**Extracted data:**
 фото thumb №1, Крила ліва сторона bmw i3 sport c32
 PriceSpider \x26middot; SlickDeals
...
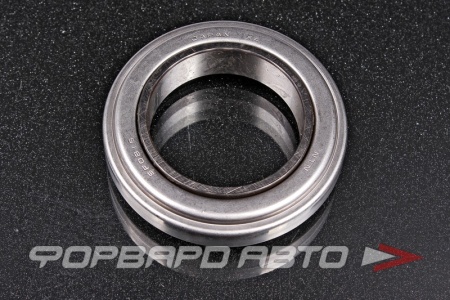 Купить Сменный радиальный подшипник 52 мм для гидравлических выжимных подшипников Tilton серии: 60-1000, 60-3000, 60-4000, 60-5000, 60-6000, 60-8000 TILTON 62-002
--
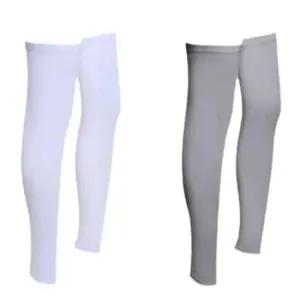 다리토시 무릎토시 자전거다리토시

**Try it:** Would you print, exactly as written, every line above from the one holding "фото thumb №1, Крила" through the one holding "PriceSpider \x26middot; SlickDeals", with both included and no other lines?

**Expected output:**
 фото thumb №1, Крила ліва сторона bmw i3 sport c32
 PriceSpider \x26middot; SlickDeals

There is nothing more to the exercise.